=== WRITTEN REQUEST 1 ===
Answer these questions from the text on the Occupy movement and the West Coast ports, one answer per line:
(a) On what date are the port blockades planned?
(b) Which union is the Occupy movement organizing to support in Longview, Wash.?
(c) Which company controls EGT?
=== WRITTEN REQUEST 2 ===
Proceed with the article on the Occupy movement and the West Coast ports, picking up after its final sentence.

=== GIVEN TEXT ===

- - - - -

Occupy Movement Aligns with Unions and the Rank-and-File
From Bail Out the People Movement
Battle lines have formed as the West Coast Occupy movements, from San Diego to Alaska, flex their collective muscle against the federally coordinated, brutal attacks targeting the Occupy movements across the country. They are organizing for blockades of West Coast ports on Dec. 12 in San Diego; Los Angeles/Long Beach; Port Hueneme, CA (central coast); Oakland; Portland, OR; Seattle; Tacoma, WA; and possibly more. Solidarity actions have been called by OWS in New York and by Occupy movements at inland locations, as well.
The Occupy movement is aligning itself with labor and the working class, as the West Coast Occupy movements organize to support the struggle of the International Longshore and Warehouse Union, ILWU, in Longview, Wash. Longshore workers there are waging a ferocious battle against transnational EGT, controlled by Bunge Ltd., of the grain cartel that controls most of the world’s trade in food products. EGT is trying to break the ILWU in an attempt to drive down wages and destroy the union.

- - - - -

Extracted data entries
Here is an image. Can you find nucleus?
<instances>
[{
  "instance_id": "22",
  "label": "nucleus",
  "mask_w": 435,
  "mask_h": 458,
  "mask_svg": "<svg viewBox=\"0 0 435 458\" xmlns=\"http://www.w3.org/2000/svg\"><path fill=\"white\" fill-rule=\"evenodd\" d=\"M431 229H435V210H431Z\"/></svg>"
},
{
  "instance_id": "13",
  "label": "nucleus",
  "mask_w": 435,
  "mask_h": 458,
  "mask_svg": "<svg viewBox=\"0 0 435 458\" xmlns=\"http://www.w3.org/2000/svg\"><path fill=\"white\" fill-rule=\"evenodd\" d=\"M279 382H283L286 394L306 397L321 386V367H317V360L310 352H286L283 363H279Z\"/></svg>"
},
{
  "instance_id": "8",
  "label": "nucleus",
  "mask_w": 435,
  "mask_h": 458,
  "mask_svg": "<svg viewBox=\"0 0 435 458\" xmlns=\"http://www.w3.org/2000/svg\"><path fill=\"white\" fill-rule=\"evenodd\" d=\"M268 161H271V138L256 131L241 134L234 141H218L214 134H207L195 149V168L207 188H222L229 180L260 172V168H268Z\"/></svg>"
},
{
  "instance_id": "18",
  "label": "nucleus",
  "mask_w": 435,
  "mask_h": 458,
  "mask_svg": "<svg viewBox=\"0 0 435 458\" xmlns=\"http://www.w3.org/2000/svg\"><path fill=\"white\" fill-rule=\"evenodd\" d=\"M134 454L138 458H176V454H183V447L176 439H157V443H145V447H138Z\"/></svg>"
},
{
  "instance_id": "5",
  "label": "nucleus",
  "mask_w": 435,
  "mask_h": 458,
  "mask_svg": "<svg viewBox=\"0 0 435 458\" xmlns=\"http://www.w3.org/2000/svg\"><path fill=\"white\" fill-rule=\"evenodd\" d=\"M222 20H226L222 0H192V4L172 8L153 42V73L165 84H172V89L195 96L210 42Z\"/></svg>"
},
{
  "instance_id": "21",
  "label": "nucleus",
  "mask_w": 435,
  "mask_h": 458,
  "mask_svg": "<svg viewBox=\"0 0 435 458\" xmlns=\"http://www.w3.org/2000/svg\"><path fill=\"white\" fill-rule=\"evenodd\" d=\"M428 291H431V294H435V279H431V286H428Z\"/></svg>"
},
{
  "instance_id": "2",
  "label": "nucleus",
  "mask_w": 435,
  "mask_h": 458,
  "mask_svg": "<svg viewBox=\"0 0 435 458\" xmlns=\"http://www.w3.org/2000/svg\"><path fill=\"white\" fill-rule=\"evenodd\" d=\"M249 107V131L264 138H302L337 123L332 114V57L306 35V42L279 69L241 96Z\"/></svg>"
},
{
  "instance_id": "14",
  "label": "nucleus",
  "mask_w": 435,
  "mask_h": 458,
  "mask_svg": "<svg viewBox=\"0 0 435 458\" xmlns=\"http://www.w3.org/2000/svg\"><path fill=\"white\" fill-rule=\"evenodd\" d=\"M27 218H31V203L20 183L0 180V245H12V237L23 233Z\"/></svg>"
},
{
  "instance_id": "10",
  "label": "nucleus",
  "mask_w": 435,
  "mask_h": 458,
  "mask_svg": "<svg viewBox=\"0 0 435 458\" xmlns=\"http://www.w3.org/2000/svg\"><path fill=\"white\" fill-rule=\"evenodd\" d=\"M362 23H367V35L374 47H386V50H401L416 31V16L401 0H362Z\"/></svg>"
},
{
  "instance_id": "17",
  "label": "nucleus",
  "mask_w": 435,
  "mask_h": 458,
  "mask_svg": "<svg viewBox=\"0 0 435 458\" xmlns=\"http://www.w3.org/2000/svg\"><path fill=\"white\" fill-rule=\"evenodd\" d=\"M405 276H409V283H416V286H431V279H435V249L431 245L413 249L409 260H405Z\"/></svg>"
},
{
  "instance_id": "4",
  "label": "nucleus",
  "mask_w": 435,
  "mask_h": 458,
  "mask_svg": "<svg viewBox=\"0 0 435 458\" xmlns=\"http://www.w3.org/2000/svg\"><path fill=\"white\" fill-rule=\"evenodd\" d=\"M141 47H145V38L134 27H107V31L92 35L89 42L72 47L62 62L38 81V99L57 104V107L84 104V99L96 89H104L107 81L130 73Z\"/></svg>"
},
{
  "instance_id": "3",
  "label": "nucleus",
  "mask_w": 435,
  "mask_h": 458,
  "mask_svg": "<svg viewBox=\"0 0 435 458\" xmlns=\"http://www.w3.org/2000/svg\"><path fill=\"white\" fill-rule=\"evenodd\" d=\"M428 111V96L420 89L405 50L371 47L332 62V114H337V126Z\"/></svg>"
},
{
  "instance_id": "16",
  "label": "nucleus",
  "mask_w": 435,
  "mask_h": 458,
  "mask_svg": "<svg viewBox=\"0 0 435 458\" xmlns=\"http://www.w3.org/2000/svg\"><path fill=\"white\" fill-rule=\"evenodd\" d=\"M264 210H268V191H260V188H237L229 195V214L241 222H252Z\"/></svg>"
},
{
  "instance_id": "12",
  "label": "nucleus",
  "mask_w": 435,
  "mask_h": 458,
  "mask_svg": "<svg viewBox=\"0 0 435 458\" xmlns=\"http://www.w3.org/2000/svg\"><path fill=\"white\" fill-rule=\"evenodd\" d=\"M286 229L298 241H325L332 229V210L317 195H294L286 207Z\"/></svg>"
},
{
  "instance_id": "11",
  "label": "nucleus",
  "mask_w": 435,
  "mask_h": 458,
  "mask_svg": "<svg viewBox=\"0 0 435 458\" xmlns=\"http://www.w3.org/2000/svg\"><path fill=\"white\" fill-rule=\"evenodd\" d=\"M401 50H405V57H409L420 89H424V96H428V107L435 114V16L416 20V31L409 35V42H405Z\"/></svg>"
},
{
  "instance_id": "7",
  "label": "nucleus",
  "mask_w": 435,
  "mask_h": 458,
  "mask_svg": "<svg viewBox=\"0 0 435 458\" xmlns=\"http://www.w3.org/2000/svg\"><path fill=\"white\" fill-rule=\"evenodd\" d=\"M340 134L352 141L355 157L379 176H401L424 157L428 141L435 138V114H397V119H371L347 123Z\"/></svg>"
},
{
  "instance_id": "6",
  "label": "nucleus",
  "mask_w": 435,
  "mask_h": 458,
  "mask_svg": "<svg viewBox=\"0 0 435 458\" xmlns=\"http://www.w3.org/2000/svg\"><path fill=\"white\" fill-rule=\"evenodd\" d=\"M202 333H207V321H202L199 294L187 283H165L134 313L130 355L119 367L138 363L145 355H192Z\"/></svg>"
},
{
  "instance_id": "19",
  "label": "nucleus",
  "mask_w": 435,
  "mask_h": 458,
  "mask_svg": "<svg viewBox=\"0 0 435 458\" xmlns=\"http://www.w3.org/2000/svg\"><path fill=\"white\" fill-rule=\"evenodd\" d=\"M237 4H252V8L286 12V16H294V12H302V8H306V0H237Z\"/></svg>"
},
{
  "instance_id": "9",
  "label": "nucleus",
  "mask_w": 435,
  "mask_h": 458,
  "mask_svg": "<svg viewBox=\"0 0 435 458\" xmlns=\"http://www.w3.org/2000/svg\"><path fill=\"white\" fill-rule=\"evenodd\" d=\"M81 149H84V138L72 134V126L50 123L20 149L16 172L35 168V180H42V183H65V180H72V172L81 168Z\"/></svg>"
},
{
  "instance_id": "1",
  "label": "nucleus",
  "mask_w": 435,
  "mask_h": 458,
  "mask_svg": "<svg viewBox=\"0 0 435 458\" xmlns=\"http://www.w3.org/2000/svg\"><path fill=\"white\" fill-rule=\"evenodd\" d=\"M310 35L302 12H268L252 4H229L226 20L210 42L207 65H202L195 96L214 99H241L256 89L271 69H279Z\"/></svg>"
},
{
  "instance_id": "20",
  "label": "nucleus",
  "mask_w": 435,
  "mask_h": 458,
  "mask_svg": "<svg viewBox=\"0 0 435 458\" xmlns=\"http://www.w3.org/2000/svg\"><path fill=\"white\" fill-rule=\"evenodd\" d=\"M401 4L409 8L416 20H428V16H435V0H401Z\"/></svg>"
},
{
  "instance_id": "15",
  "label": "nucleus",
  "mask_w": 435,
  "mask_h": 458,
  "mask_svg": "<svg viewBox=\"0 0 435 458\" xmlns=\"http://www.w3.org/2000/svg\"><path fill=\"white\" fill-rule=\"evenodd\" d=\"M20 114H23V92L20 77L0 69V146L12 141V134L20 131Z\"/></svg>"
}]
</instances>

- - - - -

=== FINAL ANSWER 1 ===
(a) Dec. 12
(b) The International Longshore and Warehouse Union (ILWU)
(c) Bunge Ltd.

=== FINAL ANSWER 2 ===
The West Coast Occupy movements are also aligning with the struggle of port truckers, who are fighting for the right to organize for union representation. Twenty-six of them were fired in Los Angeles for wearing Teamster jackets to work. Occupy LA and Long Beach are targeting SSA, an anti-union port terminal operator, majority owned by Goldman Sachs, the notorious Wall Street investment bank. Teamster president, Jimmy Hoffa Jr., has publicly expressed support for the Occupy movement.
The West Coast Occupy movements are targeting the ports as major commercial centers, showing that they can strike at the institutions which help to aggregate the wealth of the 1 percent by disrupting Wall Street on the waterfront. It’s the history of the militant ILWU which enables this attack to have teeth. The ILWU rank and file have historically supported political struggles such as the anti-apartheid movement, the anti-war movement, in defense of Palestine in the face of attacks on Gaza, in support of the Wisconsin struggle against union busting, etc.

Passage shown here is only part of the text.